ANF assistant federal secretary, Yvonne Chaperon, said the union has experienced consistent growth across the country over many years, but campaigning for aged care nurses was likely to have had something to do with the rapid growth in members over the last year.
“I think [the aged care campaign] has played a part in it of course, and our campaign has been very successful,” she said. “We’ve been running it for over two years now; what we’re trying to do is close the wage gap for registered and enrolled nurses and assistants in nursing, so their wage is on the same level as nurses working the public hospital system,”
“We have also been campaigning to get a better workload and skills mix in aged care. We need to see minimum numbers of nursing hours – 4.5 nursing hours per resident, per day. By providing the 4.5 hours, we’ll see a better workload.”
To deliver the best quality care outcomes, the ANF also wants an improved skills mix between registered nurses (RNs), enrolled nurses (ENs) and assistants-in-nursing (AINs), and for AINs to be licensed.
“[AINs] do predominately nursing work – so we believe they should therefore be registered by the same body that registers nurses, ENs and midwives. It’s all about protection of the public and protection of the worker, by ensuring there are national benchmarks in education and training.

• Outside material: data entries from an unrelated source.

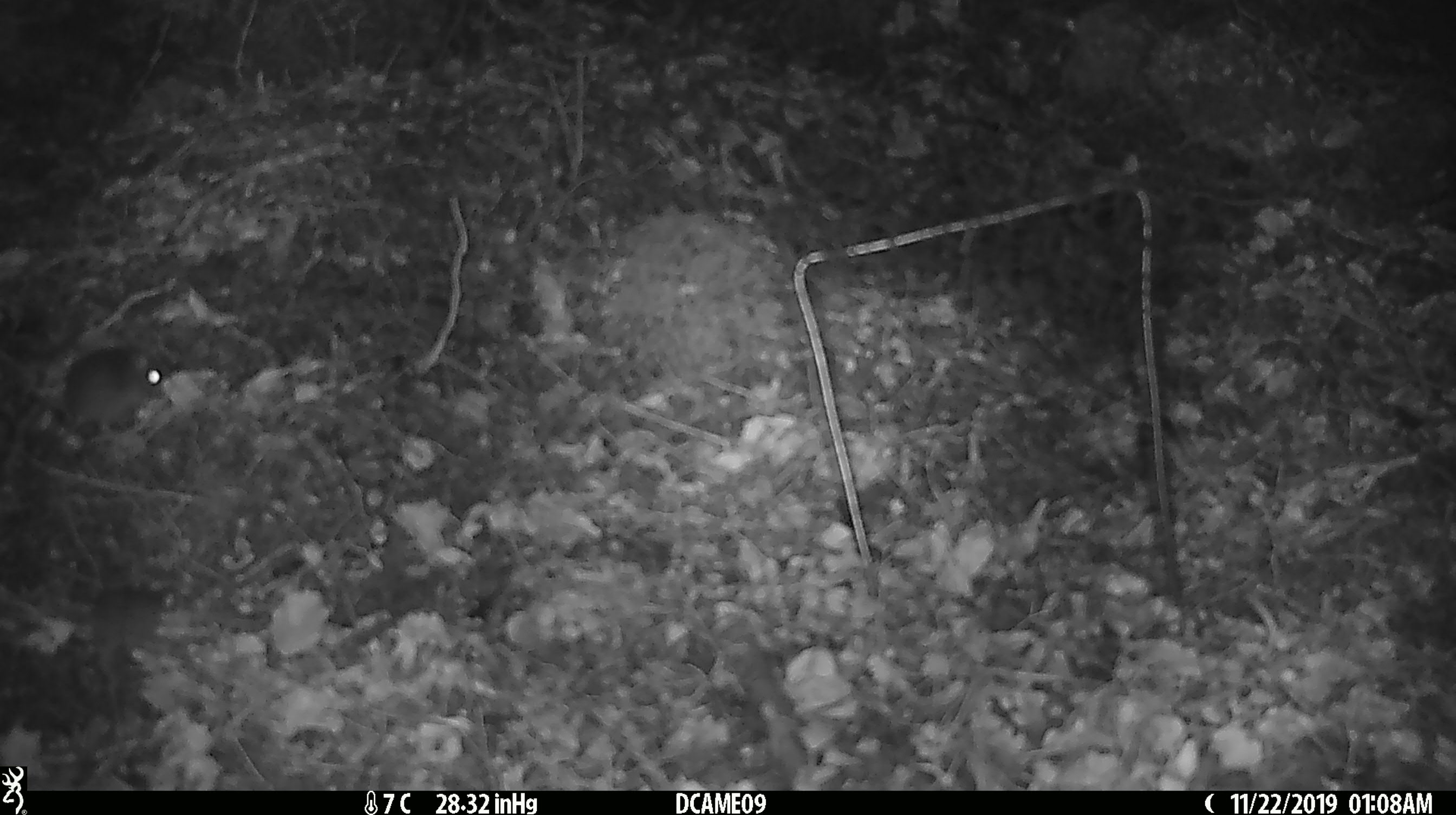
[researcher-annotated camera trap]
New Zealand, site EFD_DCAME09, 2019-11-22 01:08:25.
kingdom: Animalia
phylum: Chordata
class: Mammalia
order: Rodentia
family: Muridae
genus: Mus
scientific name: Mus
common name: mouse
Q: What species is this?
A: Mouse (Mus).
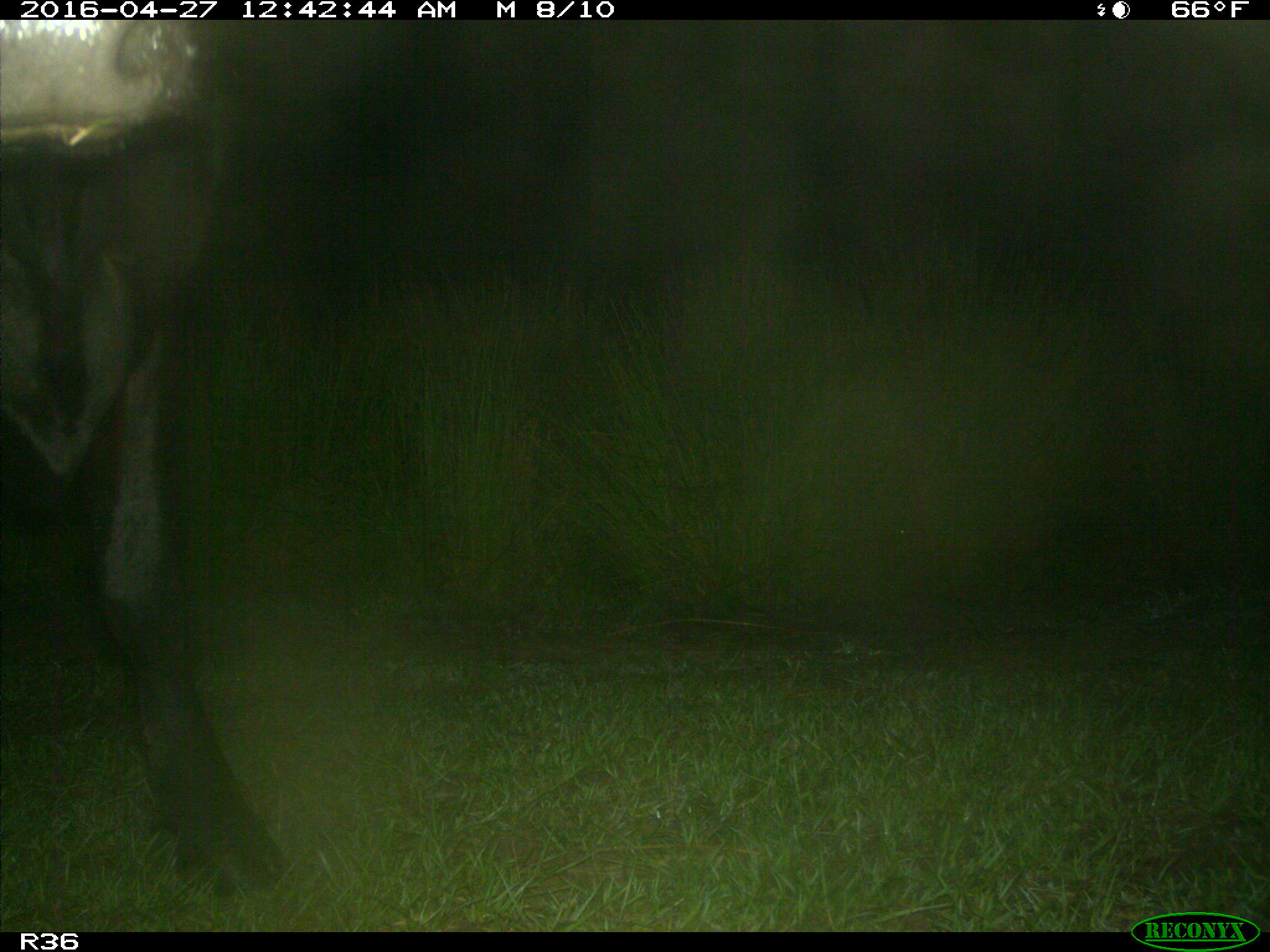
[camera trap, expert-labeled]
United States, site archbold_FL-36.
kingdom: Animalia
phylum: Chordata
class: Mammalia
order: Artiodactyla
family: Bovidae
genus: Bos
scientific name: Bos taurus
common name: domestic cow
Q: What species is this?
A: Bos taurus (domestic cow).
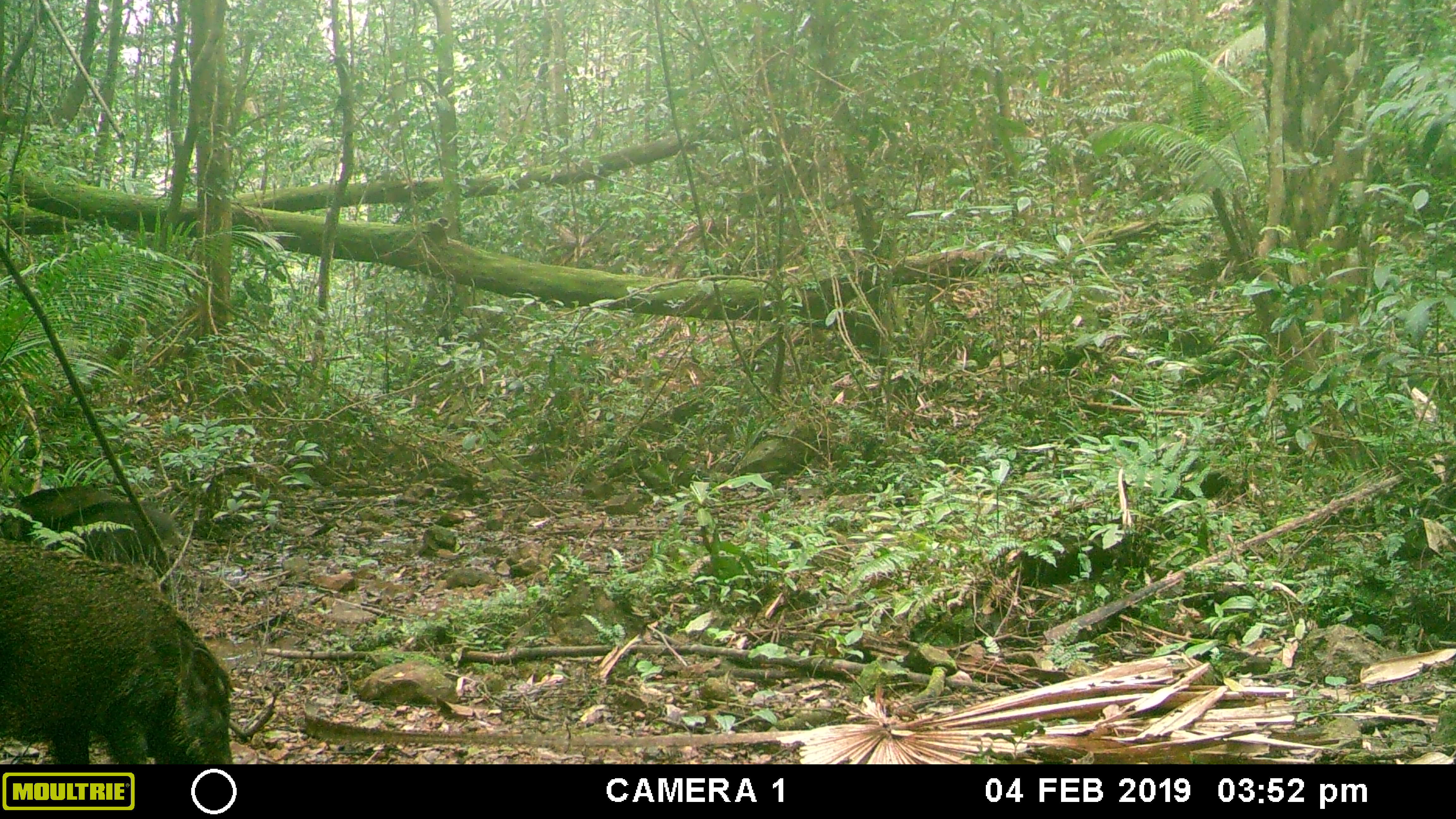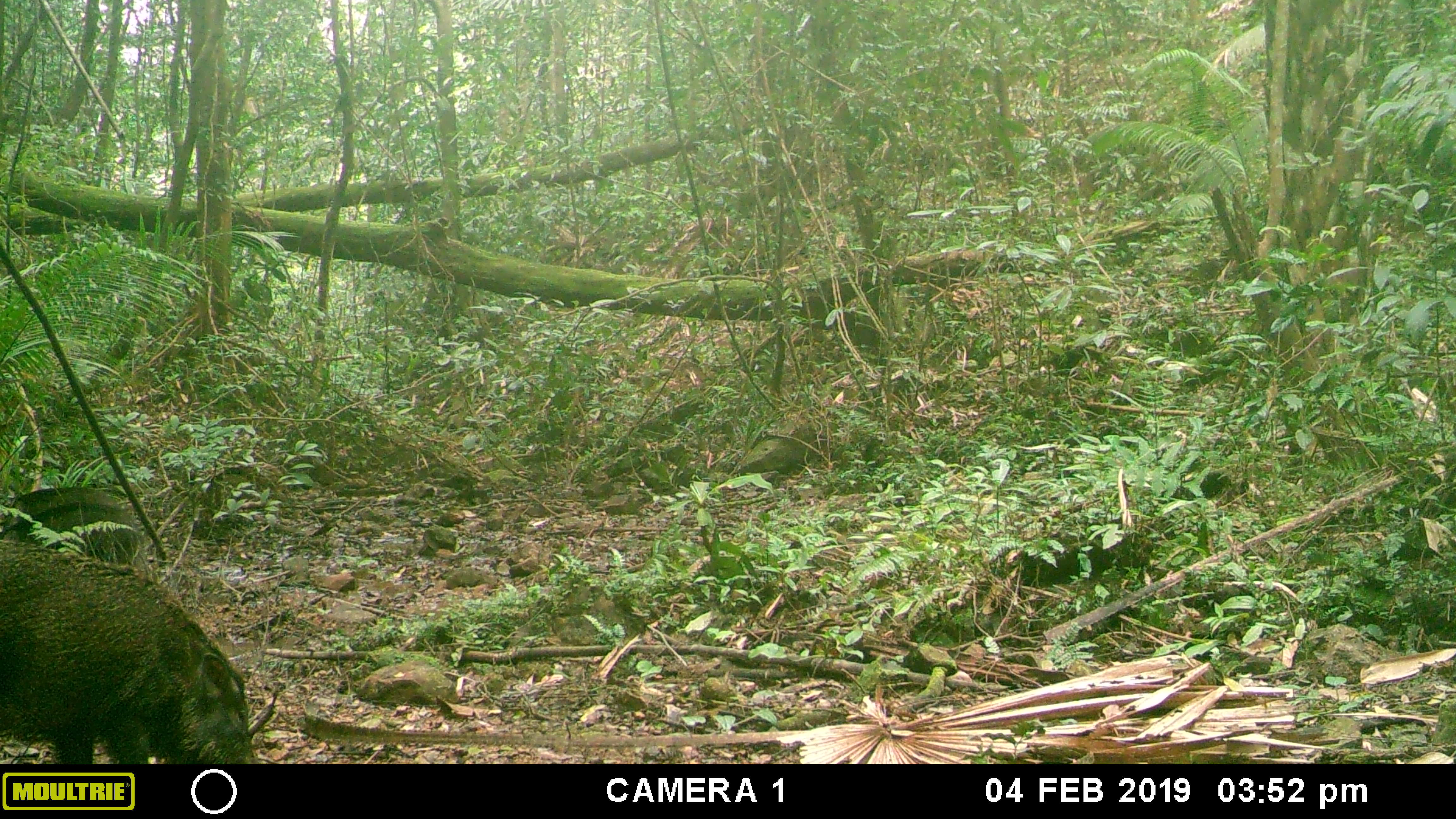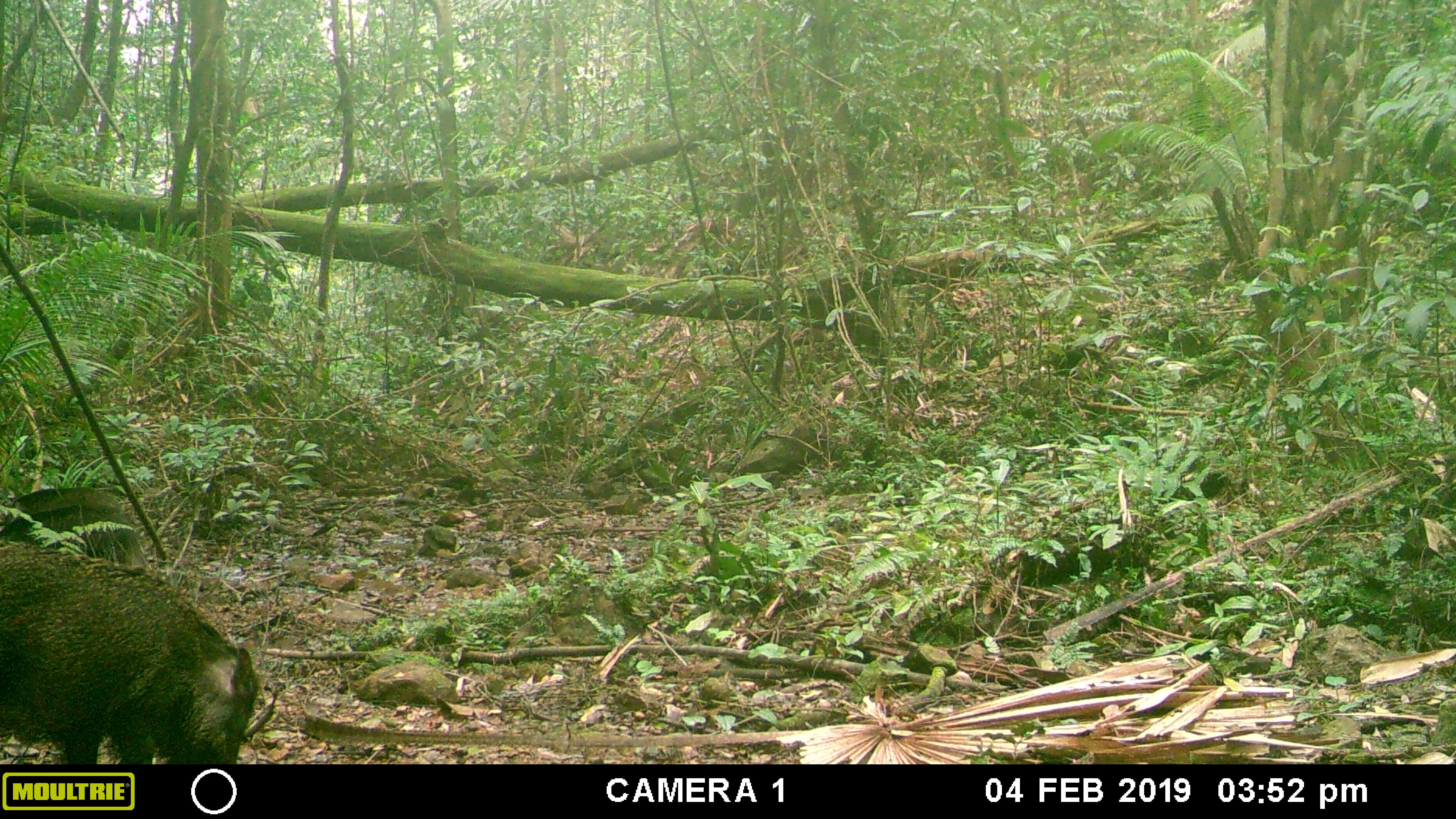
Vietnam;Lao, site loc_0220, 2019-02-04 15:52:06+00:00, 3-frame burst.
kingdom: Animalia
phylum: Chordata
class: Mammalia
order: Artiodactyla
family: Suidae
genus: Sus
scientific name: Sus scrofa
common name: eurasian wild pig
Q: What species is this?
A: Eurasian wild pig (Sus scrofa).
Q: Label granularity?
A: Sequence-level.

“We are looking forward to seeing the PC recommendations – part of our campaign has been to see more transparency in the process of the government funding of aged care, so we can see the money that is being put towards wages.”
Aged care nurses earn an average of $393.77 per week less, under an Award, and $168.52 less per week under an Enterprise Bargaining Agreement, according to an ANF submission quoted in the January draft of the PC report.
A number of other industry stakeholders have pointed to the same issue in their submissions to the PC and in other forums, including aged care providers who want to be able to pay nurses more, but argue they are not able to find the money in the current system.
The Caring for Older Australians draft also states the wage gap has been widening over time, and that currently, providers are unable to pay competitive wages due to inadequate funding and indexation.
To deal with the issue, the PC draft proposed that “scheduled prices for aged care should take into account the need to pay competitive wages to nursing and other care staff delivering care services”.